Road Safety Lessons from Norway – Introduction

Road safety lessons from Norway?  Are you asking yourself:  “Why Norway?”  If so, the answers — those that are visible to anyone that looks — are a revelation.

A motorhome / RV / camper van on top of one of the bridges on the Atlantic Road, in Norway.
Beautiful, sweeping bridges (two-way traffic) over a series of inlets on the evocatively-named ‘Atlantic Road’, on a stormy day, south west of Trondheim. And as suggested by the RV at the top of this bridge, Norway is a touring paradise.   (Copyright image, 2019.)

After perhaps forty or more years, during which for the most part the UK and Sweden alone vied with each year for being the safest developed countries worldwide in terms of minimizing road deaths, other countries have now started emulating the Brits and the Swedes, and on the most recent figures [2018 report], Norway is currently monarch of the world in this respect…. Good reason to pay great attention to what Norway had been doing to achieve this exalted and thoroughly life-saving result. Sadly, by comparison, the USA performs poorly.

Rural roads have very conservative speed limits. The figure of ’60’ here is kilometres so it is 37mph. (Copyright image.)

Let me make it very clear, though, that this was not any sort of official road safety trip, this was my wife and I having a fabulous ‘bucket list’ vacation.  However, given my background, I was unable not to look at Norway’s methods and technology as we drove by it all on our >2,500-mile (4,000km) road trip, yet even this was hard to do, given the distractingly beautiful scenery, fabulous wildlife and wonderful people we encountered, en-route.

Admittedly, our rental car was not Norwegian, it was Swedish, but that’s right next door and the Scandinavian engineering of our all-wheel-drive Volvo V90 T8R station wagon was superb.

Volvo V90 T8R AWD station wagon / estate car, on the Lofoten Islands, Norway.
Time to get the hiking boots on! A flat slab of rock on the Lofoten Islands provides a parking space for our excellent Viking chariot, an all-wheel drive Volvo V90 T8R. (Copyright image, 2019.)

Make no mistake, Norway is an amazingly long country, north to south, albeit very narrow from west to east.  It’s land boundary, alone, on the east side of the country, is 1,581 miles long, and almost half the length of the country is within the Arctic Circle.  The coastline of this incredibly indented country measures 17,991 miles, but add the islands and this becomes a stunning 62,706 miles.  So our three-week trip was only able to scratch the surface of this beautiful place.

The reason for mentioning the scenery and size of the country, however, is that rural roads are commonly if not always the most dangerous roads in any country in terms of the number and proportion of crash deaths that occur on such each year, and Norway has rural roads in huge abundance, with significant numbers of self-driving tourists to be added to the mix.  Indeed, many of the roads were sufficiently narrow not to even have center-lines, although with care there was enough room for opposing vehicles to get by.

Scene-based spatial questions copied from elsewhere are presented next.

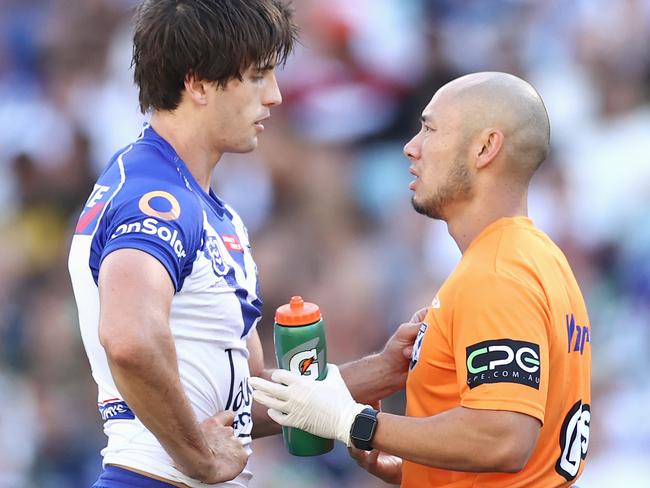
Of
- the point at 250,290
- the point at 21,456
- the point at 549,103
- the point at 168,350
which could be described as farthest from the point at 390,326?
the point at 168,350

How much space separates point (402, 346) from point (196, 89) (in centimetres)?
119

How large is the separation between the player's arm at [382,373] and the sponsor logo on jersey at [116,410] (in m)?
0.95

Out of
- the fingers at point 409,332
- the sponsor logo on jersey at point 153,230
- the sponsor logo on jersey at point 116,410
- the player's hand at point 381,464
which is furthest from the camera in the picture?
the player's hand at point 381,464

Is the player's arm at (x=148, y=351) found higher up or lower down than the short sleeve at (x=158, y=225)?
lower down

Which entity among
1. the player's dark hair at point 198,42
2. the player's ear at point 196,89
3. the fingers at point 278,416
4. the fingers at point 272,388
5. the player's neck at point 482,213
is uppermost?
the player's dark hair at point 198,42

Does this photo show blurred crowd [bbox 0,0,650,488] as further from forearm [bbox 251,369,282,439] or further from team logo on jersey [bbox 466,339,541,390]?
team logo on jersey [bbox 466,339,541,390]

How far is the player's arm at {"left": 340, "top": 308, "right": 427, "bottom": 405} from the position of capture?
13.5 ft

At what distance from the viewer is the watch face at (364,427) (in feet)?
11.6

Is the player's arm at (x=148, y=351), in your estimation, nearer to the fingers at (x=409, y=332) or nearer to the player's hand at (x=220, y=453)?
the player's hand at (x=220, y=453)

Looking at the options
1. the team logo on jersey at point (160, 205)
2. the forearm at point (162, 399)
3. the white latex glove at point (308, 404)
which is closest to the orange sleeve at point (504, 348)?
the white latex glove at point (308, 404)

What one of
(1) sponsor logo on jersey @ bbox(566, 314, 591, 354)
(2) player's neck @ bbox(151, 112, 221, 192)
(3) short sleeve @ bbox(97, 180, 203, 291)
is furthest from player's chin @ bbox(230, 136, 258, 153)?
(1) sponsor logo on jersey @ bbox(566, 314, 591, 354)

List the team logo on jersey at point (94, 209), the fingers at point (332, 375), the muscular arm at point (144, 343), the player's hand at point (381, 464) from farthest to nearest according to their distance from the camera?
1. the player's hand at point (381, 464)
2. the fingers at point (332, 375)
3. the team logo on jersey at point (94, 209)
4. the muscular arm at point (144, 343)

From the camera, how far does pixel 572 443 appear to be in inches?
143

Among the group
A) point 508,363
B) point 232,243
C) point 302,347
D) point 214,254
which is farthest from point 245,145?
point 508,363
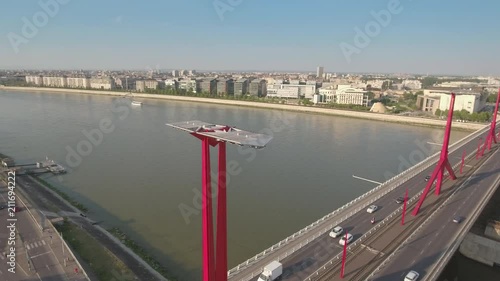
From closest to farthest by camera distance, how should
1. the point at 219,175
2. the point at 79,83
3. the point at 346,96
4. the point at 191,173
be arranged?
the point at 219,175
the point at 191,173
the point at 346,96
the point at 79,83

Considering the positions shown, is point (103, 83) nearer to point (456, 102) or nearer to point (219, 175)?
point (456, 102)

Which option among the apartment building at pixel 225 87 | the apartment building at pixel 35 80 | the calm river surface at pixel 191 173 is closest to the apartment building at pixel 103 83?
the apartment building at pixel 35 80

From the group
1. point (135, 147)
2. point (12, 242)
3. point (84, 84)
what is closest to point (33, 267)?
point (12, 242)

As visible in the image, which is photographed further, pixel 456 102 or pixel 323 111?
pixel 323 111

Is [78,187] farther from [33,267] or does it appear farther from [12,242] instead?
[33,267]

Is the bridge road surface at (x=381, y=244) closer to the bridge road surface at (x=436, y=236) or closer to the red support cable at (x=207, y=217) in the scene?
the bridge road surface at (x=436, y=236)

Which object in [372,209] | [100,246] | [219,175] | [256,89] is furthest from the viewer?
[256,89]

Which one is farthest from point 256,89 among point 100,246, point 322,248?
point 322,248
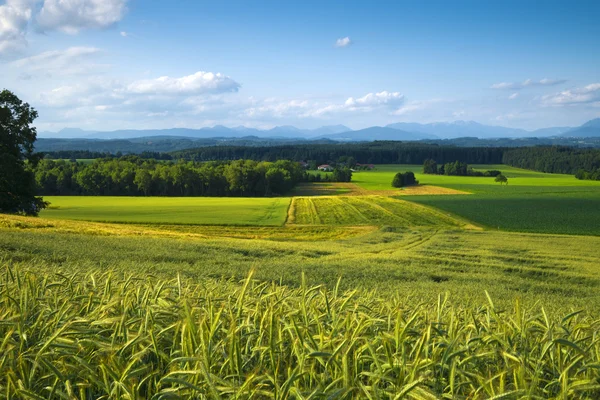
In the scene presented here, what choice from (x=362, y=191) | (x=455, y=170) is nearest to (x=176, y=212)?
(x=362, y=191)

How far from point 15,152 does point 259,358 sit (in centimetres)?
4213

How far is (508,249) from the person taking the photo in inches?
1431

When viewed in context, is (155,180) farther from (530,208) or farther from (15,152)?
(530,208)

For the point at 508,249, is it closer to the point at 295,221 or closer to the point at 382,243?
the point at 382,243

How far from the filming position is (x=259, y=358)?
2289 millimetres

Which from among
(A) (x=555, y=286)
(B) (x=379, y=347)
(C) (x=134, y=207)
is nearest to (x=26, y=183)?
(C) (x=134, y=207)

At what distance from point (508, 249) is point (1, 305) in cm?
3886

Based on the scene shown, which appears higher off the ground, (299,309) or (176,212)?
(299,309)

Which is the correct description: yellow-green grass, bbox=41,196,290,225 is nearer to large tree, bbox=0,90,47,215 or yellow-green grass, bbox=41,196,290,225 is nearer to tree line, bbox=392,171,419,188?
large tree, bbox=0,90,47,215

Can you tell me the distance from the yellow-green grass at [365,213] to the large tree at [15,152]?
30545 mm

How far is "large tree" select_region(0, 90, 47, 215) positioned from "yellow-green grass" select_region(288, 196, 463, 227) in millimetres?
30545

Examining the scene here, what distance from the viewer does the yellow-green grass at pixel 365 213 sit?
190ft

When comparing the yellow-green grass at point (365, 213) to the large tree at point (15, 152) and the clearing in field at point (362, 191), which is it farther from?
the large tree at point (15, 152)

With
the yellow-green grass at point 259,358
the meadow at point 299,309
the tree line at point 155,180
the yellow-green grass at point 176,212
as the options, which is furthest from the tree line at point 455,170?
the yellow-green grass at point 259,358
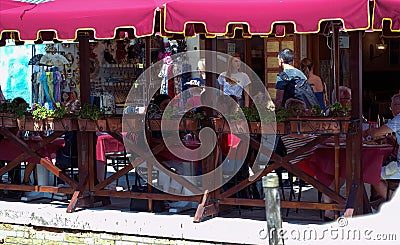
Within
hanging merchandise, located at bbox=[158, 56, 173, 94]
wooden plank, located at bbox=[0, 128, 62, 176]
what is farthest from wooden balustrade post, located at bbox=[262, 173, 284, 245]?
hanging merchandise, located at bbox=[158, 56, 173, 94]

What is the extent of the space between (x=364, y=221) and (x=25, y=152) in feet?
12.7

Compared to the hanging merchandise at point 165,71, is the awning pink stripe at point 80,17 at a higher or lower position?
higher

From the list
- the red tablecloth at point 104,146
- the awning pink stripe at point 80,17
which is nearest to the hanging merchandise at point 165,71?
the red tablecloth at point 104,146

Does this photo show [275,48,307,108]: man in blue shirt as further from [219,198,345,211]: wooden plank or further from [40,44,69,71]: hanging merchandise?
[40,44,69,71]: hanging merchandise

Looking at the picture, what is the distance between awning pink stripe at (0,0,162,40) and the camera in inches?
271

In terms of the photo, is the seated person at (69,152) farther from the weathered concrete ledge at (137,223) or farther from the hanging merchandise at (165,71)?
the hanging merchandise at (165,71)

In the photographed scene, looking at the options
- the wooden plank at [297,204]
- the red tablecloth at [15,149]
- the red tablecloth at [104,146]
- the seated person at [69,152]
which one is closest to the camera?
the wooden plank at [297,204]

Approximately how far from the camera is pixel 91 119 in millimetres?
7875

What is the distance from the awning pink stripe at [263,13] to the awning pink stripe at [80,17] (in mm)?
274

Central guardrail / crash barrier on a rural road -- a Swedish road safety innovation.
This excellent feature for busy rural roads originated in Sweden,   A solid barrier is placed, without a raised median, between opposing traffic.   Often there are two lanes in one direction and one in the other, but this alternates from one side to the other periodically, to permit overtaking.   The result?   No deadly head-on collisions… a major safety improvement.   (Copyright image, 2019.)

It is planned that the following, relevant Norwegian safety issues, wherever linked (hopefully soon!), will be the subject of separate posts in order to keep the length of each post reasonable:

  • Road markings were sometimes mediocre but road signs were good;
  • Speed limits were very modest and speeding appeared rare;
  • We witnessed no aggressive driving or road rage;
  • Cyclists, scooterists and even skateboarders were not only common but placidly tolerated on city roads;
  • The blood-alcohol [BAC] limit, as in Sweden, is 0.02 percent (but only to allow for medications) and this is emphatically not a place to drink and drive at all!

However, from everything I saw during an actively observant, three-week trip, it became my opinion that the key feature in Norway’s excellent road safety achievements is quite possibly the attitude of road users — in other words, the national road safety culture.

Am I correct?  I cannot say for sure.  Of course there inevitably will be unsafe behaviour from some individuals at times, no country is a driving utopia, but to a much greater extent than usual, people’s actions appeared calm and purposefully safe.  And that was so nice to see.